begin
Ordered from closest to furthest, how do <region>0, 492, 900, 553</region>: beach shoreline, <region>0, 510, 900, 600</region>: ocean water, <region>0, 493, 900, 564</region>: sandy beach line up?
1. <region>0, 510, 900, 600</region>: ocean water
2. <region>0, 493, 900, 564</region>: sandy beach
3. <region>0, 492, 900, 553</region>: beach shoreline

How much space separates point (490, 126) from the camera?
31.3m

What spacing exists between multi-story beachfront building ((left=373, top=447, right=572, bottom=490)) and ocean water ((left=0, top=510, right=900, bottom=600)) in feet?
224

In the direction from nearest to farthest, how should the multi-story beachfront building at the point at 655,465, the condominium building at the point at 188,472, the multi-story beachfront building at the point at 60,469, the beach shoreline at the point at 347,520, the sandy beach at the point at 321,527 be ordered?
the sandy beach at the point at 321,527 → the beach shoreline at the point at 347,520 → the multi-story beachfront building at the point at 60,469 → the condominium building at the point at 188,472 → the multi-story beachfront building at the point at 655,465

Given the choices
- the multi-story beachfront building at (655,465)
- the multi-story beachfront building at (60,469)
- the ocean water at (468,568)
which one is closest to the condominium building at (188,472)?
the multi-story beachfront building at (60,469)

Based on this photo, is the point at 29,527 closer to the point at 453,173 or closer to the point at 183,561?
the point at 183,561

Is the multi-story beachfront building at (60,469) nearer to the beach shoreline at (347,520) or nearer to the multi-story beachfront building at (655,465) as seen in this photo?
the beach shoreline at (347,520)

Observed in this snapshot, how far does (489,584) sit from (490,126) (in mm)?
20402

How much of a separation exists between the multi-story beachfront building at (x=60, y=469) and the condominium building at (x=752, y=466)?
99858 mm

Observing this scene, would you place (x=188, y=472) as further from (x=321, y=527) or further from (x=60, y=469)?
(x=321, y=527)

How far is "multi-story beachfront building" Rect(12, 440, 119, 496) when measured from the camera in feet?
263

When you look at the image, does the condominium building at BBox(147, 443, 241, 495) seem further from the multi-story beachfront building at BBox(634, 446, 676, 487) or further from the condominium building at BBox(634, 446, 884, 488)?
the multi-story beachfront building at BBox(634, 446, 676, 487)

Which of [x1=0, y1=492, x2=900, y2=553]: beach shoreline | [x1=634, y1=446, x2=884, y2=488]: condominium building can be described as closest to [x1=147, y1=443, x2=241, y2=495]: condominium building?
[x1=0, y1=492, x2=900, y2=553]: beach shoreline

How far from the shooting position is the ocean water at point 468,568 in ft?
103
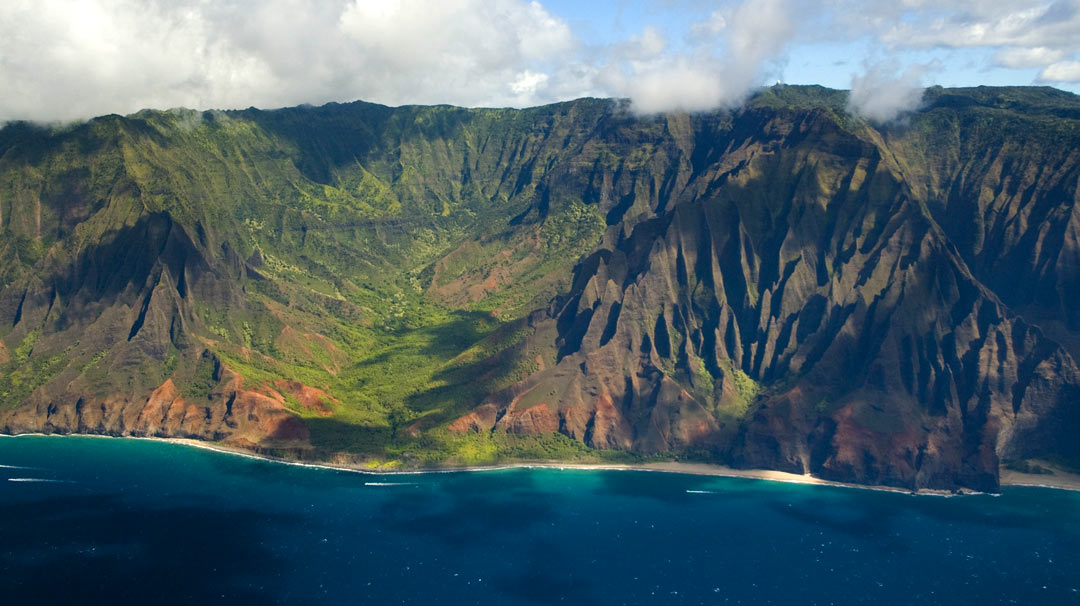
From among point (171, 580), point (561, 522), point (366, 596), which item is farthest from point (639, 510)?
end
■ STATED TASK ■
Reproduce the stretch of the listing from its first line through the line containing "3. <region>0, 492, 900, 553</region>: beach", keeping every character unchanged.

■ ANSWER TO THE PROBLEM ■
Ordered from closest to furthest, how do <region>0, 492, 900, 553</region>: beach shoreline, <region>0, 510, 900, 600</region>: ocean water, <region>0, 493, 900, 564</region>: sandy beach line up?
1. <region>0, 510, 900, 600</region>: ocean water
2. <region>0, 493, 900, 564</region>: sandy beach
3. <region>0, 492, 900, 553</region>: beach shoreline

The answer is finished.